== Records shown

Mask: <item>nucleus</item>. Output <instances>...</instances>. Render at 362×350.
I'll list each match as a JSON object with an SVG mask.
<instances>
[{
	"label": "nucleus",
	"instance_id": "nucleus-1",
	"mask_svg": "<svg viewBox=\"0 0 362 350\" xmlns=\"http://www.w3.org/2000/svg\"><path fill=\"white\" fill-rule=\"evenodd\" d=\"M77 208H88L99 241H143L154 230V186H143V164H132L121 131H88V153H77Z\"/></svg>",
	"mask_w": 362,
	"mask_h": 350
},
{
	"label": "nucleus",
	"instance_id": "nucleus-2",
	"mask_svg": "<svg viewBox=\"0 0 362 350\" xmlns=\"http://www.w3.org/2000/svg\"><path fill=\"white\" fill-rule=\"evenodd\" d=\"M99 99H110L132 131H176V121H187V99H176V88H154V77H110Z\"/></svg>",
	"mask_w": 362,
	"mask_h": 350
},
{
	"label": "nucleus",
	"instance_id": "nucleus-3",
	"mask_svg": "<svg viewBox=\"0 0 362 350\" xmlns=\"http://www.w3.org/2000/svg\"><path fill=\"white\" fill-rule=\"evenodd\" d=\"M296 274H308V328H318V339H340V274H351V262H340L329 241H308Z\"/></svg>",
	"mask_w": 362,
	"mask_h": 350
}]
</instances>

====

Exercise description: Format every line of the records above as a numbered list, leaving out any blank lines.

Answer to this problem:
1. Mask: <item>nucleus</item>. Output <instances>...</instances>. Render at 362×350.
2. I'll list each match as a JSON object with an SVG mask.
3. <instances>
4. [{
5. 	"label": "nucleus",
6. 	"instance_id": "nucleus-1",
7. 	"mask_svg": "<svg viewBox=\"0 0 362 350\" xmlns=\"http://www.w3.org/2000/svg\"><path fill=\"white\" fill-rule=\"evenodd\" d=\"M77 208H88L99 241H143L154 230V186H143V164H132L121 131H88V153H77Z\"/></svg>",
8. 	"mask_w": 362,
9. 	"mask_h": 350
10. },
11. {
12. 	"label": "nucleus",
13. 	"instance_id": "nucleus-2",
14. 	"mask_svg": "<svg viewBox=\"0 0 362 350\" xmlns=\"http://www.w3.org/2000/svg\"><path fill=\"white\" fill-rule=\"evenodd\" d=\"M99 99H110L132 131H176V121H187V99H176V88H154V77H110Z\"/></svg>",
15. 	"mask_w": 362,
16. 	"mask_h": 350
17. },
18. {
19. 	"label": "nucleus",
20. 	"instance_id": "nucleus-3",
21. 	"mask_svg": "<svg viewBox=\"0 0 362 350\" xmlns=\"http://www.w3.org/2000/svg\"><path fill=\"white\" fill-rule=\"evenodd\" d=\"M296 274H308V328H318V339H340V274H351V262H340L329 241H308Z\"/></svg>",
22. 	"mask_w": 362,
23. 	"mask_h": 350
24. }]
25. </instances>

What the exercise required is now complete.